(Spatial questions linked to pictures)
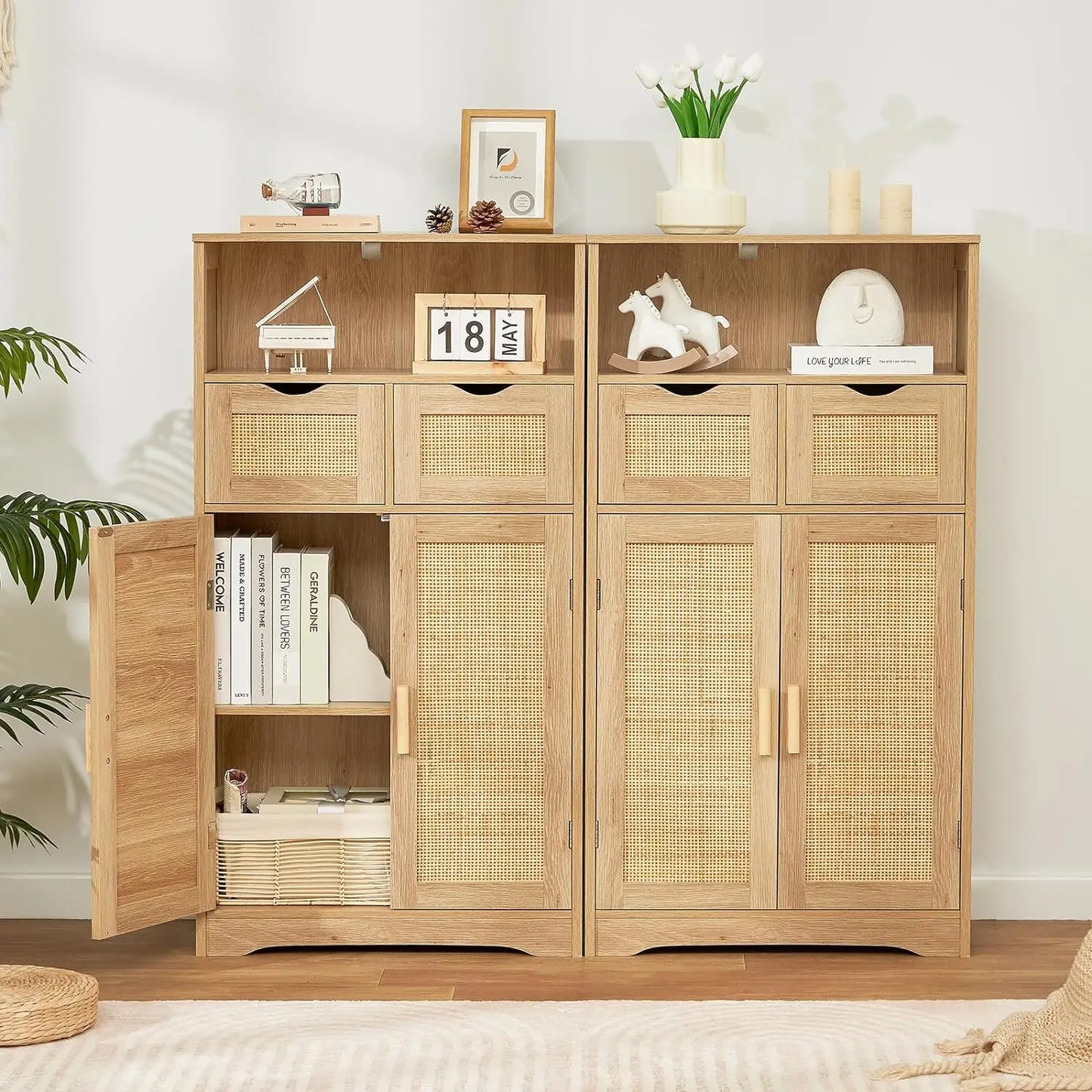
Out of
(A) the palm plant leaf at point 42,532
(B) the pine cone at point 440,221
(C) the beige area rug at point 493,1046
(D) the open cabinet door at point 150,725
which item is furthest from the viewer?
(B) the pine cone at point 440,221

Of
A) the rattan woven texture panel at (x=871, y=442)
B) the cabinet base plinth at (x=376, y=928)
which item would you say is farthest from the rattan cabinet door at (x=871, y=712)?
the cabinet base plinth at (x=376, y=928)

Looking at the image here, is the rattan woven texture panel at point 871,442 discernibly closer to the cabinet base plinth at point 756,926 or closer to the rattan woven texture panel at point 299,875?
the cabinet base plinth at point 756,926

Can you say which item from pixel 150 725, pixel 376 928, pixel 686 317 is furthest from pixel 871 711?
pixel 150 725

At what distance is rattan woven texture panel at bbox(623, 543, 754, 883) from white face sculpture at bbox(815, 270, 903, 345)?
0.51 metres

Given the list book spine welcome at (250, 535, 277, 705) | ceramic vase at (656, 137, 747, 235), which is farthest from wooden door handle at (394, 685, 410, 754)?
ceramic vase at (656, 137, 747, 235)

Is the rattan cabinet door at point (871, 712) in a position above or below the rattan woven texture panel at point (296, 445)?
below

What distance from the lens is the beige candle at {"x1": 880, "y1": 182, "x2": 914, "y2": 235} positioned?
3.04 m

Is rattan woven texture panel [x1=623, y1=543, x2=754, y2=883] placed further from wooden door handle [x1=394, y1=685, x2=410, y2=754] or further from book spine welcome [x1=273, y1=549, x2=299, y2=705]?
book spine welcome [x1=273, y1=549, x2=299, y2=705]

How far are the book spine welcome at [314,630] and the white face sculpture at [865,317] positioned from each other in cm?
119

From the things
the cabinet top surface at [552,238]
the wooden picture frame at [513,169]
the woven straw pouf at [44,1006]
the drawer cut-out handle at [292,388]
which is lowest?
the woven straw pouf at [44,1006]

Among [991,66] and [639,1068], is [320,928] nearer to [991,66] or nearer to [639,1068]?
[639,1068]

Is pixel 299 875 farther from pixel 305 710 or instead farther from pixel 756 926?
pixel 756 926

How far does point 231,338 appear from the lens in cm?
328

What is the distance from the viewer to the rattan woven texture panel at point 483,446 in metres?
2.99
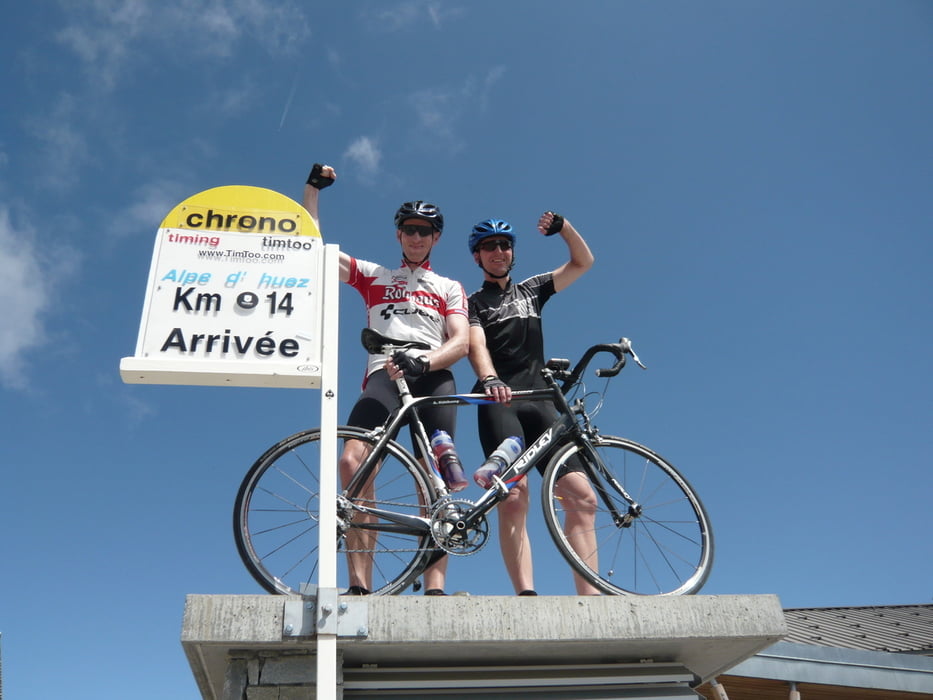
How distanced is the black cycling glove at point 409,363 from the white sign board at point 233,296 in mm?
869

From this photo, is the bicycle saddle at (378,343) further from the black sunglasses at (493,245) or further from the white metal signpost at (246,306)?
the black sunglasses at (493,245)

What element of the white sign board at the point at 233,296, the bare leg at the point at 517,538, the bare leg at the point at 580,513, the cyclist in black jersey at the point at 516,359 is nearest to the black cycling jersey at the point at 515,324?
the cyclist in black jersey at the point at 516,359

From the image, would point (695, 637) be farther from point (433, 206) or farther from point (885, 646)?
point (885, 646)

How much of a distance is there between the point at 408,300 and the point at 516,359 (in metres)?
0.81

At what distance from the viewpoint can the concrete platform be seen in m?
3.38

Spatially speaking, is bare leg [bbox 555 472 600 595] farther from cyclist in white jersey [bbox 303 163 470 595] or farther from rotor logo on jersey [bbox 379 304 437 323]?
rotor logo on jersey [bbox 379 304 437 323]

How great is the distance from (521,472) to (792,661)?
10.9 ft

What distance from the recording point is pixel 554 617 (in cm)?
368

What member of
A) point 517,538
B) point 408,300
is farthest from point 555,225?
point 517,538

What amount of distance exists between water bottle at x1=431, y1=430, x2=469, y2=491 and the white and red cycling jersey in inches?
25.6

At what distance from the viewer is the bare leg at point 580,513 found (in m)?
4.63

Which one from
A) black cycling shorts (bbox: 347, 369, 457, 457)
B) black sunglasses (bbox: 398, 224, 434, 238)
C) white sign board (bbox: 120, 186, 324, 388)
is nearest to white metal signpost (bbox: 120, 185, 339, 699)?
white sign board (bbox: 120, 186, 324, 388)

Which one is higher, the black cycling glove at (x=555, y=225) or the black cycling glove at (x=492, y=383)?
the black cycling glove at (x=555, y=225)

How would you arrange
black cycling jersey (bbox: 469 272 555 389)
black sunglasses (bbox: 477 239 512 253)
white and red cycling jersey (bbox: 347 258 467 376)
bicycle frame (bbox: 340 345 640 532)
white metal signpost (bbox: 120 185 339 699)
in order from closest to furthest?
white metal signpost (bbox: 120 185 339 699) < bicycle frame (bbox: 340 345 640 532) < white and red cycling jersey (bbox: 347 258 467 376) < black cycling jersey (bbox: 469 272 555 389) < black sunglasses (bbox: 477 239 512 253)
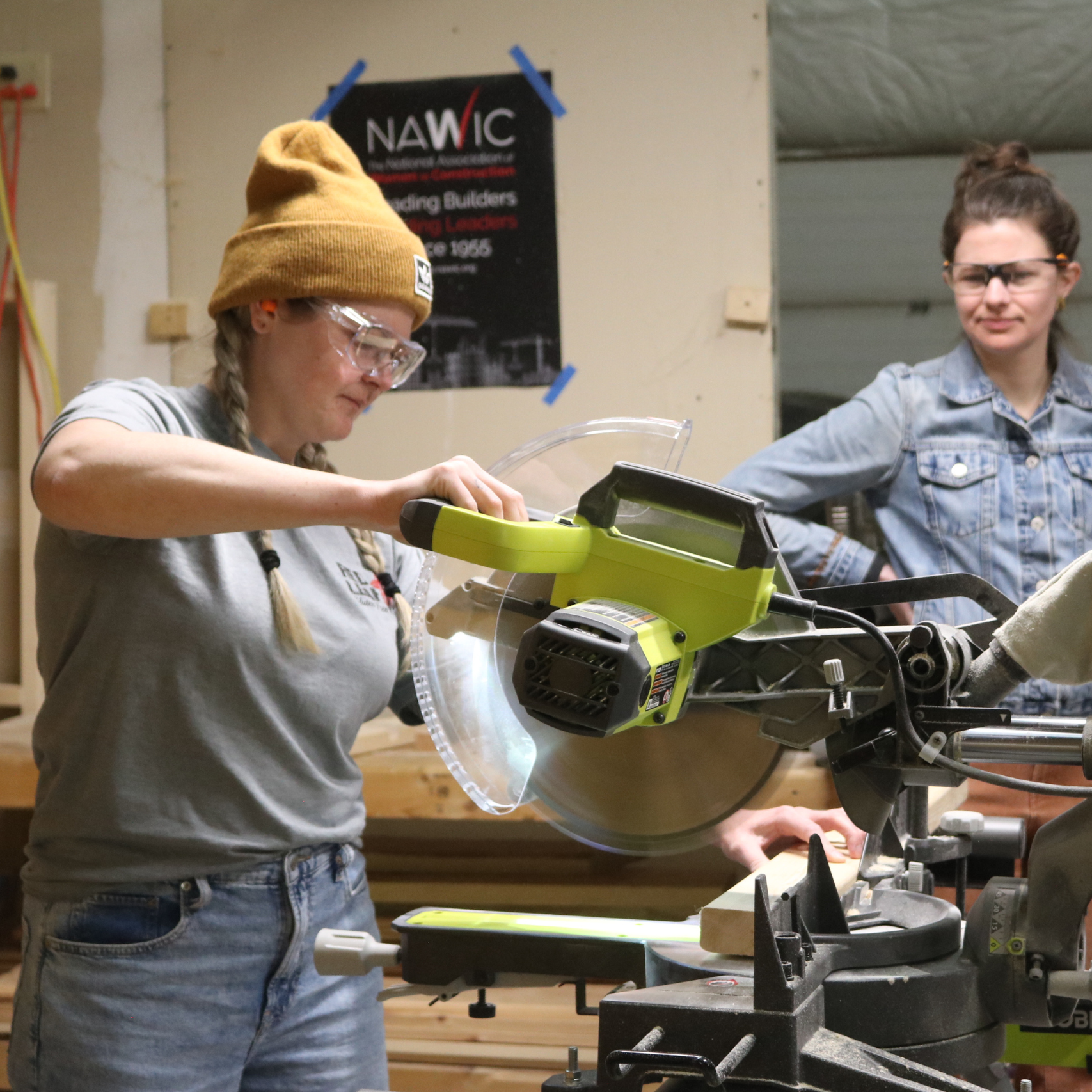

EXERCISE: Pick out every line of the data above that contains the word "bicycle" and copy each one.

COMPLETE ANSWER:
From this photo, is the bicycle saddle at (378,343) further from the black sunglasses at (493,245) or further from the white metal signpost at (246,306)?
bicycle frame (bbox: 340 345 640 532)
white metal signpost (bbox: 120 185 339 699) < bicycle frame (bbox: 340 345 640 532) < white and red cycling jersey (bbox: 347 258 467 376) < black cycling jersey (bbox: 469 272 555 389) < black sunglasses (bbox: 477 239 512 253)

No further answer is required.